Document section:
──────────────────────────────

First Thessalonians is more personal and much shorter. It’s a letter where Paul’s thanksgiving, joy, and love are poured out. The members of that church in Thessalonica, though the church hadn’t been around for most likely, for more than year or so, were Paul’s pride and joy. He writes, “The word has gotten around. Your lives are echoing the Master’s Word…you’re the message.”

Though Paul became the most famous of the message writers in the New Testament, he realized the real message is not what gets put down on paper, but what gets put down in people’s lives. And he and lots of other people liked what they were seeing in Thessolanica. All these folk in Thessalonica were trying to do was piece together what it means to follow Jesus. They didn’t have much to go on, because this was all new.

What they did know is that they were caught up in a movement that was meant to change this world. When the risen Jesus, who had given them new life came back, then all things would be put right. They lived with that hope. In spite of all the persecution they had experienced, all the troubles that come along with daily living, they were hopeful because the future was in God’s hands. What Jesus had started would one day be finished. They were a part of it all. And they weren’t really sure what it all was. But they were figuring it out on the fly.

They began by turning from idols. We talked about this for a bit in the study the other night. It is probably hard for us to imagine how central idols were to life in the world in which they lived. As Tom Wright, John Dominic Crossan, and others have pointed out, idols were an integral part of day to day life in first century Greece and Rome. Tom Wright writes, “if you were going to plant a tree, you would pray to the relevant God. If you were going on a business trip, a quick trip to the appropriate shrine was in order. If a son or daughter was getting married, serious and costly worship of the relevant deity was expected.” Crossan in his book, In Search of Paul: How Jesus’s Apostle Opposed Rome’s Empire with God’s Kingdom, lays out the archeological evidence to show how pervasive idol worship was in a place like Thessalonica.

The even more crucial thing both authors point out is that the emperor of Rome and Rome itself were added to the pantheon of gods. Rome was seen not merely as a gift from the gods, but a god itself.

This quickly set up Christianity against the empire, Jesus against the emperor. To accept one was to reject the other. And the emperor got nasty when he was rejected. The emperor’s before Jesus’s time were the first to take on the title son of God.

When the Thessolonians chose Jesus they were doing exactly what had been foretold on that day when Jesus ascended to heaven. Jesus told his disciples they would be his witnesses to the ends of the earth, and now that witness was taking hold in places like northern Greece.

Paul’s joy and deep satisfaction was that the message had taken root in Thessalonica. They were imitating Jesus even though it has brought them great trouble with the empire. In Acts 17 we read that when Paul and the others were hounded by the mobs in Thessalonica, the accusation made against them was that “These people are out to destroy the world, and now they’ve shown up at our doorstep, attacking everything we hold dear. And Jason is hiding them, these traitors and turncoats who say Jesus is king and Caesar is nothing.”

──────────────────────────────

Instructions:
**a.** In the Thessalonians passage, rewrite the portion starting at "When the Thessolonians" and ending at "like northern Greece.", changing "disciples" to "followers".
**b.** According to the Thessalonians passage, how was Rome itself regarded?
**c.** Resume the Thessalonians passage after its final sentence and continue it.
The listing is drawn from a separate, unrelated source.

Provided material:
──────────────────────────────

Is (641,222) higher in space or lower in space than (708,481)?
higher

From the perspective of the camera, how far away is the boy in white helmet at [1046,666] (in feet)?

──────────────────────────────

The responses:
**a.**
When the Thessolonians chose Jesus they were doing exactly what had been foretold on that day when Jesus ascended to heaven. Jesus told his followers they would be his witnesses to the ends of the earth, and now that witness was taking hold in places like northern Greece.

**b.** Rome was seen not merely as a gift from the gods, but as a god itself.

**c.**
What has happened in the life of the Church, the life of the world, since the church made accommodation with the empire in Constantine’s day? What does it mean when the Church blesses the wars and ways of the empire rather than standing in the stark opposition to the empire as Jesus and then Paul did? We can no more serve God and country than we can serve God and money. We have to make a choice like the Jesus followers in Thessalonica did.

They modeled their lives after Jesus. And how else did that show in addition to their willingness to stand with Jesus against the empire? Paul talks about their love for one another. He writes about their labor of love. He says in the fourth chapter “Just love one another! You’re already good at it; your friends all over the province of Macedonia are the evidence. Keep it up; get better and better at it.” He knows the power of love unleashed in them when he prays that Jesus would “pour on the love so it fills your lives and splashes over on everyone around you, just as it does from us to you.”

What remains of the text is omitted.